Il nome Golden State Warriors, ai giorni nostri, è sinonimo di eccellenza. Indica una franchigia capace di trasformarsi, grazie a una serie di impeccabili manovre dirigenziali, in una macchina da titoli e da record. Prima dell’avvento di Stephen Curry, però, la storia del club è stata ben più ricca di ombre, che di luci. Dai tempi del trasferimento da Philadelphia alla Bay Area, l’unico titolo è datato 1975, quando Rick Barry e compagni sconfissero in finale i favoritissimi Washington Bullets. Il momento di vero splendore, però, arrivò soltanto all’inizio degli Anni ’90 e durò la miseria di due stagioni, bruscamente interrotto da alcune sciagurate decisioni manageriali. Una parentesi breve e avara di successi, ma rimasta impressa a fuoco nella memoria degli appassionati, che la ricorderanno per sempre come l’era dei ‘Run TMC’.

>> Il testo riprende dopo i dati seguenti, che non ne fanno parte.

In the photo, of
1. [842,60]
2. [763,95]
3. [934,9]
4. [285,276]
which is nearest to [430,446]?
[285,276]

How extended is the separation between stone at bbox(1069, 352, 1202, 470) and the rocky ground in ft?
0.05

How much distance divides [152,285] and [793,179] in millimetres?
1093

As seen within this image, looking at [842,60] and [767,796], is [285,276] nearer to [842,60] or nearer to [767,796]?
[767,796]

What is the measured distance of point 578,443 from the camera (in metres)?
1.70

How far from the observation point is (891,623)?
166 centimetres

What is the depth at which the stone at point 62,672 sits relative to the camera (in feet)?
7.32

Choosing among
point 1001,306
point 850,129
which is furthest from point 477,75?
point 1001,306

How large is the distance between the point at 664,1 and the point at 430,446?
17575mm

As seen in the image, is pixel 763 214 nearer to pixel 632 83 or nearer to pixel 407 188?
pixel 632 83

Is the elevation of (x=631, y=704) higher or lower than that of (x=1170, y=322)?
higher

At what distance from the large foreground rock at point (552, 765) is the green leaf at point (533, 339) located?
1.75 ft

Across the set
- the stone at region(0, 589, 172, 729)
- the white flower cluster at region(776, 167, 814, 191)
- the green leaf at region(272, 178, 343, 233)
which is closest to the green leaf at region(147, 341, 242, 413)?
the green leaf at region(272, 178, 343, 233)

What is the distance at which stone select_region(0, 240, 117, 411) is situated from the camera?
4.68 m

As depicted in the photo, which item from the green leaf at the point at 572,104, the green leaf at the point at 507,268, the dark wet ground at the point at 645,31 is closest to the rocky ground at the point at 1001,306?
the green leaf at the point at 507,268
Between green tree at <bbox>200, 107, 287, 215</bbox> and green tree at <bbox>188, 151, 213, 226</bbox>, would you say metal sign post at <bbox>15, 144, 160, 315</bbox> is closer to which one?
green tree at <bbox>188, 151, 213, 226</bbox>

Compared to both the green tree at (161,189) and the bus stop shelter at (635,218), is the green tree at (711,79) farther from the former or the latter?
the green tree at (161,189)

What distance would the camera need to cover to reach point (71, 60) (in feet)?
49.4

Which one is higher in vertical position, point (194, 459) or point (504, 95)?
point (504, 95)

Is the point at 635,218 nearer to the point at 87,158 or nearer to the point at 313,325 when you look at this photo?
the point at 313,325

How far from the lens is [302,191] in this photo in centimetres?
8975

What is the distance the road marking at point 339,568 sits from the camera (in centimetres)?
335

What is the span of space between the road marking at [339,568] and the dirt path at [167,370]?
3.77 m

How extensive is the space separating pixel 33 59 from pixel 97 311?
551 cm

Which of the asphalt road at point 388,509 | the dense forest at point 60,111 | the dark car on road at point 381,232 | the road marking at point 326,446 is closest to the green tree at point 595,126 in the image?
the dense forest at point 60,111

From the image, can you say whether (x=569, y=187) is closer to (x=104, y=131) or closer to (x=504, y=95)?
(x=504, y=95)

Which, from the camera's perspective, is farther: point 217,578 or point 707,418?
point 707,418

Nell’estate del 1989, gli Warriors abbandonarono le divise raffiguranti il profilo della California, che li avevano accompagnati per due decenni. Le maglie con la scritta trasversale, recentemente celebrate da Kevin Durant e compagni, non furono l’unica novità di quella off-season. Con la quattordicesima scelta al draft fu infatti selezionato Tim Hardaway, guizzante playmaker da University of Texas at El Paso (UTEP). L’inventore del letale crossover chiamato “UTEP Two-Step” si rivelò il tassello mancante per completare una rivoluzione iniziata l’anno precedente, quando erano arrivati Mitch Richmond, guardia da Kansas State, e coach Don Nelson, che aveva preso il posto del giovane George Karl. Nelson era stato preceduto, a Oakland, dalla sua fama di grande innovatore del gioco. Negli undici anni trascorsi nella doppia veste di allenatore-general manager dei Milwaukee Bucks aveva stravolto il concetto di ‘posizioni da 1 a 5’, affidando il pallone a giocatori come Marques Johnson, prototipo della cosiddetta ‘point forward’, allontanando i lunghi dal canestro (se non togliendoli proprio dal campo) e abituando ogni atleta a ricoprire più ruoli, nel corso di una partita. A tutti gli effetti, aveva inaugurato quello small ball (all’epoca indicato proprio come ‘Nellie Ball’) che, in tempi recenti, ha portato a ripetuti trionfi i nuovi Warriors, quelli targati Steve Kerr.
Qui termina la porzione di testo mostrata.